═══ Document text

Blog #6: Internet Governance and the Rule of Law by Andrii Paziuk


In the sixth installment of the FOC Working Group 2 (WG 2) blog series, WG member, Andrii Paziuk, lecturer at the Institute of International Relations International Law Department and expert on the Council of Europe and the EU Joint project ‘Strengthening Information Society in Ukraine’, discusses the challenges involved in the application of Rule of Law principles to Internet Governance and the ways different stakeholders can play a role in ensuring that the Rule of Law is promoted and upheld.

Throughout this blog series, WG members will analyse current scenarios where the application of the rule of law online fails to promote human rights online, and highlight areas where further research should be undertaken to further strengthen rule of law principles and practices. To read previous blog posts in the series, follow  this link.


Internet Governance and the Rule of Law

The application of rule of law principles to internet governance is crucial to the future of the digital environment. Without these principles underlying governance, our human rights online are vulnerable.

But in practice, the application of Rule of Law principles to internet governance is difficult. This is because Internet governance[1] involves a huge range of actors[2], cuts across national borders and straddles legal jurisdictions, transforming traditional notions of sovereignty over communication and information policy and complicating the identification of appropriate bodies for decision making and the legal instruments for achieving common goals.[3]

Amid a growing reassertion of state power, and the emergence of disparate national information policy regimes, the question is no longer whether the Internet can or should be governed, but rather what kind of global institutions, frameworks and approaches it requires to be governed effectively.[4]  In order to ensure the enjoyment of human rights online – including the rights to freedom of opinion and expression, freedom of assembly and association, protection of the law against arbitrary interference with privacy, and the freedom of religion or belief – it is essential that rule of law principles form the basis for these governance mechanisms.

To aid thinking around these challenges, here are some ways different stakeholders can play a role in ensuring that the rule of law is promoted and upheld in internet governance.

══════

▶ **Problem to solve**
From the blog post on internet governance and the rule of law, pull out everything from "In the sixth installment" down to "follow  this link." word for word.

═══ Data excerpts

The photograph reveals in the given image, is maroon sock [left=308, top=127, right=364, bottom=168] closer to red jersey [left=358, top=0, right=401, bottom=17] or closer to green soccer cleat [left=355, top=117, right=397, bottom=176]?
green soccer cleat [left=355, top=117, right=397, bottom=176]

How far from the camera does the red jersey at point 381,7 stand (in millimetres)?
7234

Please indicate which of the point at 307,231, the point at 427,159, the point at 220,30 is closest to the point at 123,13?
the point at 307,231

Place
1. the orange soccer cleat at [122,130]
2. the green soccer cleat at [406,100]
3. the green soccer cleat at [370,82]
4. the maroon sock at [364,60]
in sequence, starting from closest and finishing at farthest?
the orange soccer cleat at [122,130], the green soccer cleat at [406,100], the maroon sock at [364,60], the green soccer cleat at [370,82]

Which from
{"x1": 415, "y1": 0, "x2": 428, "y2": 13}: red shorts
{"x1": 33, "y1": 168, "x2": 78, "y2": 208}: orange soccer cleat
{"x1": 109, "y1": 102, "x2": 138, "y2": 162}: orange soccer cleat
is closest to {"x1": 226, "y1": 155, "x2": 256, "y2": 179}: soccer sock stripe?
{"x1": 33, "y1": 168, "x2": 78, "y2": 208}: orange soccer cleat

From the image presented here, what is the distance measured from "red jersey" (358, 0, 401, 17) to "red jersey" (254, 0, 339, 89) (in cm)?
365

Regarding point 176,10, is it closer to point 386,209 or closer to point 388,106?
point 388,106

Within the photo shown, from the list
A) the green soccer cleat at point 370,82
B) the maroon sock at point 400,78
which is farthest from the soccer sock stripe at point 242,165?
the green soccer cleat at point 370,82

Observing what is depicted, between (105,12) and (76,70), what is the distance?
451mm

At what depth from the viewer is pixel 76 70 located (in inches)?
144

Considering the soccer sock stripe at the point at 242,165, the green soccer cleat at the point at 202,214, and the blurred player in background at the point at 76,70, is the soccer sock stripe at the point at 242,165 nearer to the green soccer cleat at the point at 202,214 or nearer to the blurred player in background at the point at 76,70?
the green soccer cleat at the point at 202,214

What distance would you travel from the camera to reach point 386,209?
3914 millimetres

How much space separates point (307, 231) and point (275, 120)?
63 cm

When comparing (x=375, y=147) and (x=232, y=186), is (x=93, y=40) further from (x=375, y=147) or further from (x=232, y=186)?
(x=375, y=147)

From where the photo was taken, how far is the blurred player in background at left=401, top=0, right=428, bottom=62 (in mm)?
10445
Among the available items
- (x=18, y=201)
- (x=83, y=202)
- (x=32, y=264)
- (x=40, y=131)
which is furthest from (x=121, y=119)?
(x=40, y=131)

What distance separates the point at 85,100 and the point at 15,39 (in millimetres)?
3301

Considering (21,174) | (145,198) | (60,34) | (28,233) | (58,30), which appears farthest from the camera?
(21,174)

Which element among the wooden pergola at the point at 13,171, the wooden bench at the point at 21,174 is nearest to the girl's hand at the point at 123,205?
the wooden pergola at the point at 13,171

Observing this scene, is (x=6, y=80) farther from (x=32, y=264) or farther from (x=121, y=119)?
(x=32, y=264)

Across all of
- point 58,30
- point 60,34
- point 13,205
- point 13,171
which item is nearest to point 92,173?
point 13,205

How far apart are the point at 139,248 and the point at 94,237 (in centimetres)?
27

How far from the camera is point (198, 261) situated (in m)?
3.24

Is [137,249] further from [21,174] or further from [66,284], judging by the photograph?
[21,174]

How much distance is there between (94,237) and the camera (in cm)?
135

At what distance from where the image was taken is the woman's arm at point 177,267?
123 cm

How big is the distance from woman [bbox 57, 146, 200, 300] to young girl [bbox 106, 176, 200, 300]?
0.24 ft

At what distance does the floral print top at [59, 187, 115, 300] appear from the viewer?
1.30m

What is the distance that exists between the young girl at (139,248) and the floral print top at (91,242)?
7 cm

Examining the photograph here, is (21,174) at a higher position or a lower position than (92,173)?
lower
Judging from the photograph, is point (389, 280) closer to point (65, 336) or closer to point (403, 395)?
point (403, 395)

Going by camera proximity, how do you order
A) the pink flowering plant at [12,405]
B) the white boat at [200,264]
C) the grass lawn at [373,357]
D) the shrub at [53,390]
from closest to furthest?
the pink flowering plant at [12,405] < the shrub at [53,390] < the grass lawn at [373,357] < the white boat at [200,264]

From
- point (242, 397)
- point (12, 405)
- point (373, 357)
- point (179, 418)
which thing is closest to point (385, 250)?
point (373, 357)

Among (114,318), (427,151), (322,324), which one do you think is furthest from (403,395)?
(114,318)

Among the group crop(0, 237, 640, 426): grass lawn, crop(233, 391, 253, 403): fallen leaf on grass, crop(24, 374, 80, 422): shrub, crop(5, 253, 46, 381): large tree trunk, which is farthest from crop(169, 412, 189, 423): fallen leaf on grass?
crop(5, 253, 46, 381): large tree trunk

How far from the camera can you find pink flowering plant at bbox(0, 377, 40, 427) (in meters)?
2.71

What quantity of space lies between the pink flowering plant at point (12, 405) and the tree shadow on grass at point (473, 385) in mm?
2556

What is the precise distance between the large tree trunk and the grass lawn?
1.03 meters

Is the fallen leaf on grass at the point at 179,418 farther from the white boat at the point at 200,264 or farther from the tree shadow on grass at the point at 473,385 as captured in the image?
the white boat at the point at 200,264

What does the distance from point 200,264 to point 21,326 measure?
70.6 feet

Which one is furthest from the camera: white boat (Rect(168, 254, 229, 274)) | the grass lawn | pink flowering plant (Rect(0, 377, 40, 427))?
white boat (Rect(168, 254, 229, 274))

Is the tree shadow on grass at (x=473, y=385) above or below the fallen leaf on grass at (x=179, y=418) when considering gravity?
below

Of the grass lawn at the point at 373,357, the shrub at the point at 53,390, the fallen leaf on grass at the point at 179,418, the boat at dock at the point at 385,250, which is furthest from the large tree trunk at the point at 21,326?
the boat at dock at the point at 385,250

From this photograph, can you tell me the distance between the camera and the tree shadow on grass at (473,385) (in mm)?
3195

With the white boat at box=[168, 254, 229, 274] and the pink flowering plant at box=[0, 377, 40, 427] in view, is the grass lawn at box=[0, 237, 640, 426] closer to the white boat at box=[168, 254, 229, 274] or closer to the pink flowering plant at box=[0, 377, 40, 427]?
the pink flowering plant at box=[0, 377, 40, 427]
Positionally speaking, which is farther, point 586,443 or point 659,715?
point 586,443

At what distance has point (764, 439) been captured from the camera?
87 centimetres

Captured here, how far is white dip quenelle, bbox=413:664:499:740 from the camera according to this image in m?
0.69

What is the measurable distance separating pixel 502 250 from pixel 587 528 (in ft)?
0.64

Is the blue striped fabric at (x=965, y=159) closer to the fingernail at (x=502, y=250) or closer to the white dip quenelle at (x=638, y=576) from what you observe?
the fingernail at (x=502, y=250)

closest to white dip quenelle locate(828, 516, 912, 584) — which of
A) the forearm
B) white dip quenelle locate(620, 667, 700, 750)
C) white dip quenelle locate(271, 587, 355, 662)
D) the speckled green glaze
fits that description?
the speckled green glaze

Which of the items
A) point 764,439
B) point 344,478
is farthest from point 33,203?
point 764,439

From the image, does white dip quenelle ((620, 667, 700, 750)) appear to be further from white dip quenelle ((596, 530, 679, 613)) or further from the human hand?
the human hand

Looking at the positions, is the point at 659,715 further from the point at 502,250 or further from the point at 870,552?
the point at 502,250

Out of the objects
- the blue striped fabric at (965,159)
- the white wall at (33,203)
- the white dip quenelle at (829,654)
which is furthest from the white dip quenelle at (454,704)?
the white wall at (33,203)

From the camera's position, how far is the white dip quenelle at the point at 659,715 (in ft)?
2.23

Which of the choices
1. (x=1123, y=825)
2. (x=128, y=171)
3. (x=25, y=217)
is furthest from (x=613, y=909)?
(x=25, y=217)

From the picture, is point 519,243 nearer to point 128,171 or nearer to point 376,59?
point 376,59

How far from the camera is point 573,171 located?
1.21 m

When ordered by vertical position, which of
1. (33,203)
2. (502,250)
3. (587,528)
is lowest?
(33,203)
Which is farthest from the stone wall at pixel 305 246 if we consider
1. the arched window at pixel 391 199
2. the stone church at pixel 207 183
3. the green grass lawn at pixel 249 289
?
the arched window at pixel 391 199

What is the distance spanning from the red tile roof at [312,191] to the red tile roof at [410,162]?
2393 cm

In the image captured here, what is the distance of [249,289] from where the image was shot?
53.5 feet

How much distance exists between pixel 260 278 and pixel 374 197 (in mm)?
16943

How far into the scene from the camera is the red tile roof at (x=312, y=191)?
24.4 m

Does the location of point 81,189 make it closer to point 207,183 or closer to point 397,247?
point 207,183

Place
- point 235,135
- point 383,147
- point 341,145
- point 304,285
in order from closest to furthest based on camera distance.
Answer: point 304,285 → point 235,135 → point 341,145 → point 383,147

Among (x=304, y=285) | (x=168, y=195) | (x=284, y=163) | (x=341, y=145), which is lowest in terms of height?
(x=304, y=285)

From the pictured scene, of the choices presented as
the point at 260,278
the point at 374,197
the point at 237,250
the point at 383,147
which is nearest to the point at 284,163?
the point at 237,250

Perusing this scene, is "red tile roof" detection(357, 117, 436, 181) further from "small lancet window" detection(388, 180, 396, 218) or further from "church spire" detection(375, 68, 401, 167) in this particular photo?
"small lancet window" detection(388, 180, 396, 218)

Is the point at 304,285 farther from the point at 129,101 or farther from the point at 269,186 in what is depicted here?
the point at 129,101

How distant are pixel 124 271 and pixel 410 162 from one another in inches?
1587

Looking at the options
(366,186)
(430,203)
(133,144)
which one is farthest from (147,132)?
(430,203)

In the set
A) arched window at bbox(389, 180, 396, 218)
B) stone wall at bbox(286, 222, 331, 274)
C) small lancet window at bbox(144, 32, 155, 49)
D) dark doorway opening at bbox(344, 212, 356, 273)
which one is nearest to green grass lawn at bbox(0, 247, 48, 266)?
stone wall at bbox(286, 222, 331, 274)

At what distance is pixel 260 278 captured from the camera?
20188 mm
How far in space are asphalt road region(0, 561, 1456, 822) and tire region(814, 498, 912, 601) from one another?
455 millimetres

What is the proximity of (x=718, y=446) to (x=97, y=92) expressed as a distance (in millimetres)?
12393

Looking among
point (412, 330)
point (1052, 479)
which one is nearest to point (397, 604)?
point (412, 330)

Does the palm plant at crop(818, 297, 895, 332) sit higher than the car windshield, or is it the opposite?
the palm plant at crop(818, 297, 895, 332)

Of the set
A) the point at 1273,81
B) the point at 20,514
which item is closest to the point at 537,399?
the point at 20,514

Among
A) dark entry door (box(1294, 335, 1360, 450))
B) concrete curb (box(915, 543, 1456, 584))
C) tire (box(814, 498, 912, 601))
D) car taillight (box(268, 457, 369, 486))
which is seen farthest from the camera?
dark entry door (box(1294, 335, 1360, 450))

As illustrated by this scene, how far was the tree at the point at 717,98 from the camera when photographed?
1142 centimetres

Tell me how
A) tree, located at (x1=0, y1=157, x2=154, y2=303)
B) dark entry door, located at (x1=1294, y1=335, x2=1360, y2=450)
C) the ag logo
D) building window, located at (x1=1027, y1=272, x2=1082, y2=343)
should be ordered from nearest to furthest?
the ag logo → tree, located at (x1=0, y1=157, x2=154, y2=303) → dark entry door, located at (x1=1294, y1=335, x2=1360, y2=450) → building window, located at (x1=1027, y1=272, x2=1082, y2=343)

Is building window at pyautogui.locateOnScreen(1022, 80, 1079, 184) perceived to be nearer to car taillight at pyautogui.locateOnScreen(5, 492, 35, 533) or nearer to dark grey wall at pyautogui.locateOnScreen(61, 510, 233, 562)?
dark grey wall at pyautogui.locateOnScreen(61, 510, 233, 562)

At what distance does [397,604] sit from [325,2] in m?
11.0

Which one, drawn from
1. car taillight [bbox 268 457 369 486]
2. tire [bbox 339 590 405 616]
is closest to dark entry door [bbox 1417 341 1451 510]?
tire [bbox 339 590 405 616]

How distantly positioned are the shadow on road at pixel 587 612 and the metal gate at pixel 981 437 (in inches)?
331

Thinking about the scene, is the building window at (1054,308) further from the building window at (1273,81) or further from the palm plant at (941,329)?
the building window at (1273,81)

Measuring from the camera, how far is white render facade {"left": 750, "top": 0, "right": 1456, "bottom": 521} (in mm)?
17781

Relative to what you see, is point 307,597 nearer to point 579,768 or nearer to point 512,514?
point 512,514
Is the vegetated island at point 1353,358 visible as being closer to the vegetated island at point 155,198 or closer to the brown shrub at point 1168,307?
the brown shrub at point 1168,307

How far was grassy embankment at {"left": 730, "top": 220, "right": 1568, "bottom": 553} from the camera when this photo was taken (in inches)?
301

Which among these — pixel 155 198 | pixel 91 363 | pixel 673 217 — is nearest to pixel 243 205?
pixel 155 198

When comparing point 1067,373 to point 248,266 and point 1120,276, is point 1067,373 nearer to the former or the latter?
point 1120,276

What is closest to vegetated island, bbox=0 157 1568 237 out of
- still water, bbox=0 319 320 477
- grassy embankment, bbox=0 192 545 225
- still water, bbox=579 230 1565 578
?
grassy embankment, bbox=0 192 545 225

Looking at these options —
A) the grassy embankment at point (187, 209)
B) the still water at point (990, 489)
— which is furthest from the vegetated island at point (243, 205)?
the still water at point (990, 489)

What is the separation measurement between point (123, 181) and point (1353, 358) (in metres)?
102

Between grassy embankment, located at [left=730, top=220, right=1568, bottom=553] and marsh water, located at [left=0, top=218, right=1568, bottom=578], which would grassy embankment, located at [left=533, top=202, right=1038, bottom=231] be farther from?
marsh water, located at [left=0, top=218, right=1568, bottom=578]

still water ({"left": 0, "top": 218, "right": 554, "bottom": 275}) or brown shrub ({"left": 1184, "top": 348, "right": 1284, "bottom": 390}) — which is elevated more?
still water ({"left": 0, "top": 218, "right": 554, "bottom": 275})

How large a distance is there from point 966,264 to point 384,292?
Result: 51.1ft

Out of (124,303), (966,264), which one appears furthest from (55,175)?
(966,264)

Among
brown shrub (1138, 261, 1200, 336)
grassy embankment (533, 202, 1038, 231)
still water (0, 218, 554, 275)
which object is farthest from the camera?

══════

▶ **Solution for this task**
In the sixth installment of the FOC Working Group 2 (WG 2) blog series, WG member, Andrii Paziuk, lecturer at the Institute of International Relations International Law Department and expert on the Council of Europe and the EU Joint project ‘Strengthening Information Society in Ukraine’, discusses the challenges involved in the application of Rule of Law principles to Internet Governance and the ways different stakeholders can play a role in ensuring that the Rule of Law is promoted and upheld.

Throughout this blog series, WG members will analyse current scenarios where the application of the rule of law online fails to promote human rights online, and highlight areas where further research should be undertaken to further strengthen rule of law principles and practices. To read previous blog posts in the series, follow  this link.